| PROBLEMS AND TASKS |
[1] Answer these questions about the forum post on the probate of an aunt's estate:
(a) Which state does the writer name?
(b) Whose estate is being probated?
(c) Who submitted the Inventory to the Probate Court?
[2] Count the lines of the records that contain the string "here". Give only the number.

| TEXT PASSAGE |

Reroperty Not Listed In Inventory
What is the name of your state? Texas
In this post, I describe a situation that I am contending with, and am having a difficult time understanding clearly. Because most of us don't have an accounting background, it may be little confusing and difficult to folllow. But I hope that some may understand my problem and provide some answers that will help me to decide what I can do to correct this problem for me and my family.
This concerns a probate of my aunt's estate. It shouldn't have been very difficult to settle, but here is what has happened.
First of all, the Inventory was complete, and contained the real estate valuations when the Inventory was submitted to the Probate Court by the estate Administrator. These valuations of real estate, just like the valuations of the personal property/assets also reported in the Inventory, are the starting valuations of the total estate that the Administrator must use as the estate basis valuation that he is going to adminster and be accountable for to both the Probate Court and the estate heirs.

| RECORDED DATA |
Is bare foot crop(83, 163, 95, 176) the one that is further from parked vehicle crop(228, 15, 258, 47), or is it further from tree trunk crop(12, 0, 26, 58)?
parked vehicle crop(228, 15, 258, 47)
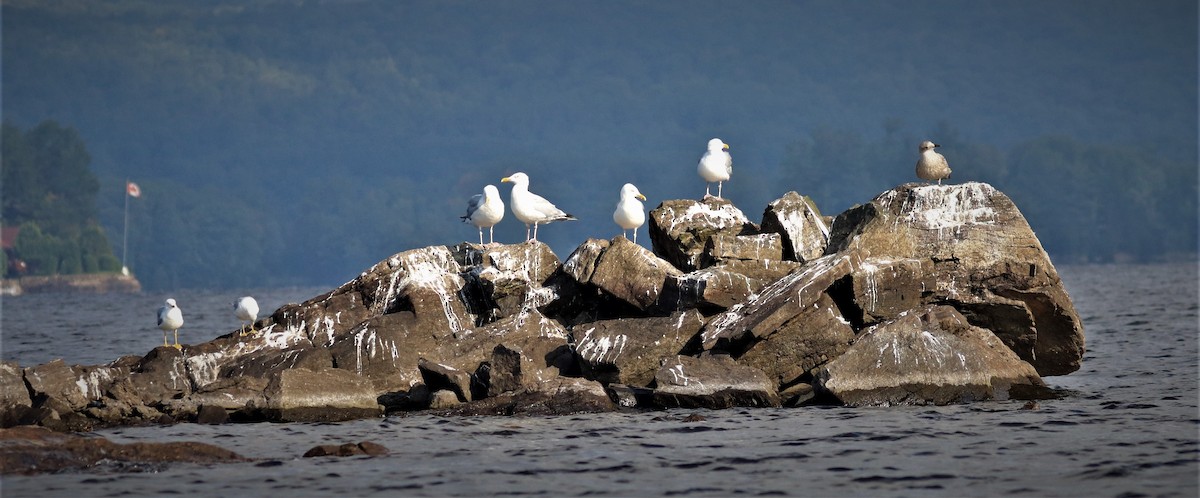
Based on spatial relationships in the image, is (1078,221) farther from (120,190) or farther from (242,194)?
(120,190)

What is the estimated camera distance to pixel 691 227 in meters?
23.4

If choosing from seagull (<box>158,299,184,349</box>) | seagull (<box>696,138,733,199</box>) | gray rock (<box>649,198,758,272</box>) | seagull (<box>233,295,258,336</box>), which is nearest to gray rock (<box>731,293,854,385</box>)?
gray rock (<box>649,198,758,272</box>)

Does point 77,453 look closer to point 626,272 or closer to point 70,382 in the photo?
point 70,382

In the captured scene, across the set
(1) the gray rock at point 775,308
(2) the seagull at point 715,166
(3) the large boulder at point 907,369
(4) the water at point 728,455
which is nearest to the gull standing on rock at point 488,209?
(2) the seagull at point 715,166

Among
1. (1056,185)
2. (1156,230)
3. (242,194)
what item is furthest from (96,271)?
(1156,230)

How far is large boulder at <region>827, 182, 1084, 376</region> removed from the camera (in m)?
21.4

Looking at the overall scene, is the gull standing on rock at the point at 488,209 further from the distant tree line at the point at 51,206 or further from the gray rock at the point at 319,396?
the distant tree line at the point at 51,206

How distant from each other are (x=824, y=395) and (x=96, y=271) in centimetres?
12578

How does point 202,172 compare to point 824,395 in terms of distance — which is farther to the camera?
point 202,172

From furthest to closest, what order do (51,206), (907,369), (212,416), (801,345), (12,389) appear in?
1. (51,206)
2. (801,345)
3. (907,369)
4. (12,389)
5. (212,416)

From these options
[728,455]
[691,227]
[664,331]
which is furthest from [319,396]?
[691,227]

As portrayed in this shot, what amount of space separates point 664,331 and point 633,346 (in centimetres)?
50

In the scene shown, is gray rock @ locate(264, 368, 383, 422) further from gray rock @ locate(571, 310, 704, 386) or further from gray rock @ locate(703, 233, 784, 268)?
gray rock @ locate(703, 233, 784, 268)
--
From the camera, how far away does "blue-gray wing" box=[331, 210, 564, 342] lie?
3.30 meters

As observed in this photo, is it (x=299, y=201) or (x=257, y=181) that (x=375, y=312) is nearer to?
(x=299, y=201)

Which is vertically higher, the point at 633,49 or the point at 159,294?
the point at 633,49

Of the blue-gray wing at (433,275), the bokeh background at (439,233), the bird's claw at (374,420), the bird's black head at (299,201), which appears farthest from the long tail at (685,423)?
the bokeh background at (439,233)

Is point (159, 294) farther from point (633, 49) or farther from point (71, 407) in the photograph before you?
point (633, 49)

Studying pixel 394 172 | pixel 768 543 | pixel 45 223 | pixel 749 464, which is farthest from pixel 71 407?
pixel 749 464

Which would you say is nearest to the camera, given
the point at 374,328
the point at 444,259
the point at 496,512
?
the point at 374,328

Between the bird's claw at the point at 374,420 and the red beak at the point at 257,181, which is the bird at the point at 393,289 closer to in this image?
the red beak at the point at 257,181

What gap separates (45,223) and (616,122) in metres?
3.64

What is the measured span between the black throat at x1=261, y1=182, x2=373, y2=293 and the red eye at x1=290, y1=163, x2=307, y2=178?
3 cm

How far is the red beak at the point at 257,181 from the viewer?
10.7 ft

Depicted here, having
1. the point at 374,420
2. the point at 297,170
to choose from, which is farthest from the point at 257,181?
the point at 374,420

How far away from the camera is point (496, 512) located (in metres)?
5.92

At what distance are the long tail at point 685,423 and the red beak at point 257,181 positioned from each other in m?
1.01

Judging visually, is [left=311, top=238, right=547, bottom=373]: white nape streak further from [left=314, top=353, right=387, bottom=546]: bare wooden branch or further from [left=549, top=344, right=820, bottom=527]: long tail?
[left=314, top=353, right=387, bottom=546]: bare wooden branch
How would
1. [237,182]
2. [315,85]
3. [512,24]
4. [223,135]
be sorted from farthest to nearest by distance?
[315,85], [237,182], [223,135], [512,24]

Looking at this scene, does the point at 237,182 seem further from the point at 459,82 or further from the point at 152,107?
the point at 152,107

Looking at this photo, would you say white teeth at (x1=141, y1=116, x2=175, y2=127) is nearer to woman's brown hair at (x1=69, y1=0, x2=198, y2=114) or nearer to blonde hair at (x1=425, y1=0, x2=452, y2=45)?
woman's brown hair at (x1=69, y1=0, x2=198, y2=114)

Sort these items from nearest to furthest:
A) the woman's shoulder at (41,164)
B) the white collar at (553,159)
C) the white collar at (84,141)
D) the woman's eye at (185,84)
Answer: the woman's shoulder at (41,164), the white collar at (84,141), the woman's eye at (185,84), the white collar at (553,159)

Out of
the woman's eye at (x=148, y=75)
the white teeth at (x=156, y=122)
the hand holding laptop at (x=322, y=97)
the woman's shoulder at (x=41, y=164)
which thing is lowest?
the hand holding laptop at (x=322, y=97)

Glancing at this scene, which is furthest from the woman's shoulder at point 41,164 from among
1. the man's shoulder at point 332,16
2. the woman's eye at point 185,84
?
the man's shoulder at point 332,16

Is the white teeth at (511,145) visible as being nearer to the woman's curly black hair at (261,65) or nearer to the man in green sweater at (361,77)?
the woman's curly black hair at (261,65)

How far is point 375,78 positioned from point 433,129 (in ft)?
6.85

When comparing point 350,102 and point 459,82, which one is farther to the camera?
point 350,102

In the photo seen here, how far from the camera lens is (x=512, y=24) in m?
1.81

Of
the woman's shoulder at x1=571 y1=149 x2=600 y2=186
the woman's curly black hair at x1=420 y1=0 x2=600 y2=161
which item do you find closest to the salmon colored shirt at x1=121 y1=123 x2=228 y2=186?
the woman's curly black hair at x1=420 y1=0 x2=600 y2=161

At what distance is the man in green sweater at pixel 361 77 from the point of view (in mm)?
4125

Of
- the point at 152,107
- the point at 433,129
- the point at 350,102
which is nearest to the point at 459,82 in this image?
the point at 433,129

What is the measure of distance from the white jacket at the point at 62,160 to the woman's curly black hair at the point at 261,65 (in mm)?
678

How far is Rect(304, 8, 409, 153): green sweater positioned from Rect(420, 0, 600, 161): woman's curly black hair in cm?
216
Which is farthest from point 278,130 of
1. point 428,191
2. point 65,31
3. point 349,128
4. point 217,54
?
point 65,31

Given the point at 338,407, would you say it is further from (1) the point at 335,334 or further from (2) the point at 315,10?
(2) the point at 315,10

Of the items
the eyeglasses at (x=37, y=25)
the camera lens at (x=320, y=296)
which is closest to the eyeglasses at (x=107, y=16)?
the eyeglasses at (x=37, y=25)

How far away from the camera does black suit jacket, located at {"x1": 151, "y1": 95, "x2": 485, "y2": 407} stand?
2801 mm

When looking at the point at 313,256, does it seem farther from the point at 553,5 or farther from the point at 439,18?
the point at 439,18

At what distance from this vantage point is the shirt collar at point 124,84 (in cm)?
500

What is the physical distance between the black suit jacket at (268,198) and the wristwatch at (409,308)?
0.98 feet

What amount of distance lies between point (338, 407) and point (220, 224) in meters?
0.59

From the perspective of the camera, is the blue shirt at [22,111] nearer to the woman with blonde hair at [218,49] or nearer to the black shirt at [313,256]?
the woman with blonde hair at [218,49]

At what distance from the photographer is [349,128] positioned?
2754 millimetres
...
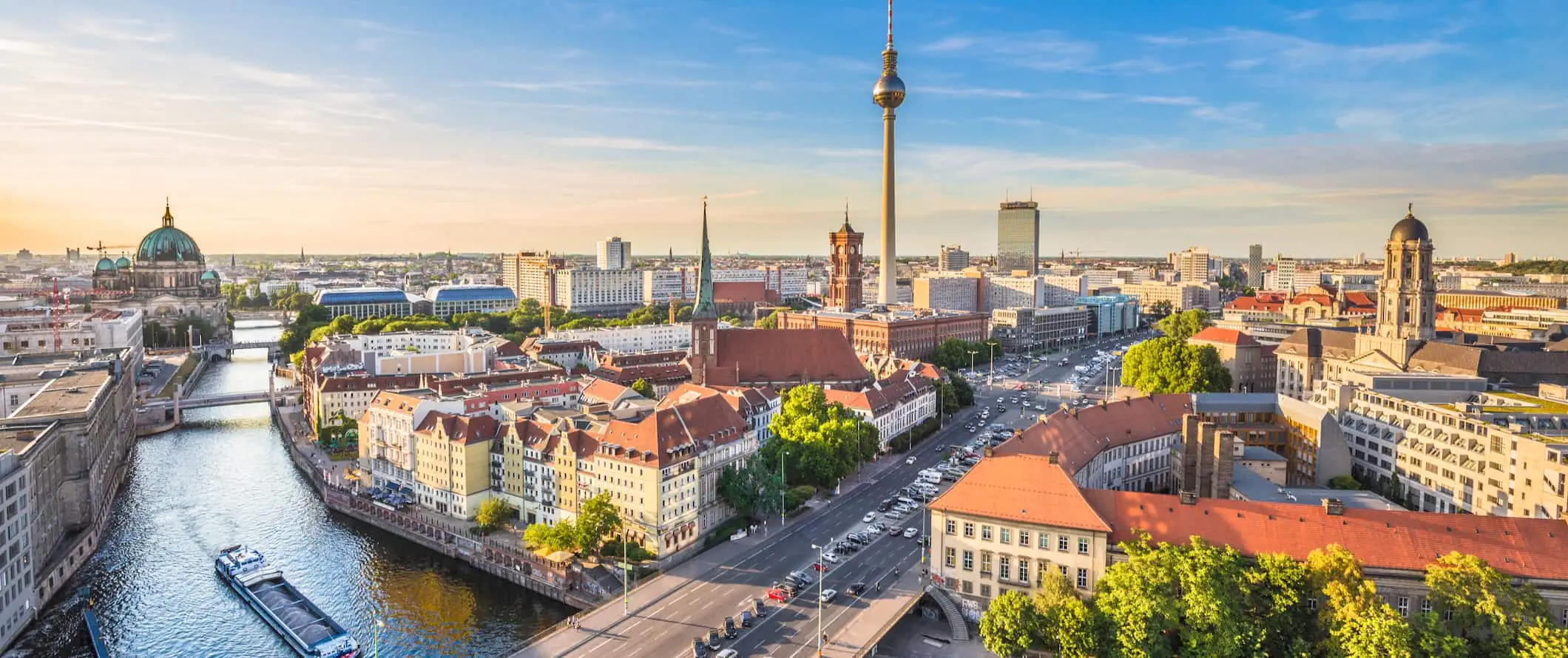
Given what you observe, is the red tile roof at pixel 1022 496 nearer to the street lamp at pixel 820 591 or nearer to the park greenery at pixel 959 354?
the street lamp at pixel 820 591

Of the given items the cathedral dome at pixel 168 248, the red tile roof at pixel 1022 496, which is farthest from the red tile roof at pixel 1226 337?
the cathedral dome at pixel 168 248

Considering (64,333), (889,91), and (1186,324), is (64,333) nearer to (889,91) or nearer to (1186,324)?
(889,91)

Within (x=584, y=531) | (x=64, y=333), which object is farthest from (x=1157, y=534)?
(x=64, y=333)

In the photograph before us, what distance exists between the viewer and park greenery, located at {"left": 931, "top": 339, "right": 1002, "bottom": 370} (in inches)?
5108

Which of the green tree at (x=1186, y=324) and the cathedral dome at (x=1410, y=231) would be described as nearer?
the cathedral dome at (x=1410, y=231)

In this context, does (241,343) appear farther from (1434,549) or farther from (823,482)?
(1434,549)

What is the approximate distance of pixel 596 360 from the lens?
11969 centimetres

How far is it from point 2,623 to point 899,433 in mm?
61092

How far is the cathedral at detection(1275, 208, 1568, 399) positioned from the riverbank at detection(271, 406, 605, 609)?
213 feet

| TASK-BY-TASK SOLUTIONS |
[1]
(a) Texas
(b) The writer's aunt's
(c) The estate Administrator

[2] 2